··· Record set

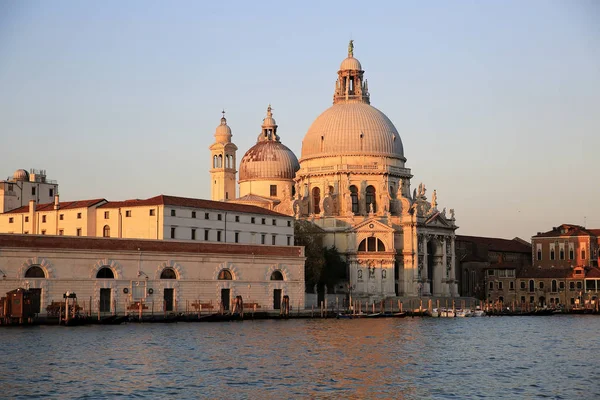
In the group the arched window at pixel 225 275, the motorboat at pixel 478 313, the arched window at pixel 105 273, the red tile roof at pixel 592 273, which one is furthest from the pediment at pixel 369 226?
the arched window at pixel 105 273

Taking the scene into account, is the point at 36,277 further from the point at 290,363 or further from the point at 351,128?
the point at 351,128

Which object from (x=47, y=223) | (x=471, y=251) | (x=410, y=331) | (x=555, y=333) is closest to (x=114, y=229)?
(x=47, y=223)

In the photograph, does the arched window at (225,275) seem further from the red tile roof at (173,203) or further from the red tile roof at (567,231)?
the red tile roof at (567,231)

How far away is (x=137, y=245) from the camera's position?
66000 millimetres

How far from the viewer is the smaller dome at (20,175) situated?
92688 millimetres

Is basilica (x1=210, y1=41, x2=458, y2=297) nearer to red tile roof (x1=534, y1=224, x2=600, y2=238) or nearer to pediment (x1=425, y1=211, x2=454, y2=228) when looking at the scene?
pediment (x1=425, y1=211, x2=454, y2=228)

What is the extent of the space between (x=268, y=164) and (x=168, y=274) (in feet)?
135

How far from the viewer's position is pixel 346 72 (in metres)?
104

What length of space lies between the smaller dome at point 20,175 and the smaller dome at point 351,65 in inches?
1222

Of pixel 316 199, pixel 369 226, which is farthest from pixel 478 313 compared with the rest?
pixel 316 199

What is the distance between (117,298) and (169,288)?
389 centimetres

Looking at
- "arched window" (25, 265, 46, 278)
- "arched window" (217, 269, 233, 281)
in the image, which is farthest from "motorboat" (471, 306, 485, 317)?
"arched window" (25, 265, 46, 278)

······

Given task: Turn the stretch from the line containing "Which object from" through the line containing "92688 millimetres" into a numbered list, omitting blank lines.

Output for this exercise:
1. Which object from (x=47, y=223) | (x=471, y=251) | (x=410, y=331) | (x=555, y=333) is closest to (x=114, y=229)?
2. (x=47, y=223)
3. In the photograph, does the arched window at (225,275) seem further from the red tile roof at (173,203) or further from the red tile roof at (567,231)?
4. the red tile roof at (567,231)
5. How far away is (x=137, y=245) from the camera's position?
6. 66000 millimetres
7. How far from the viewer is the smaller dome at (20,175) situated?
8. 92688 millimetres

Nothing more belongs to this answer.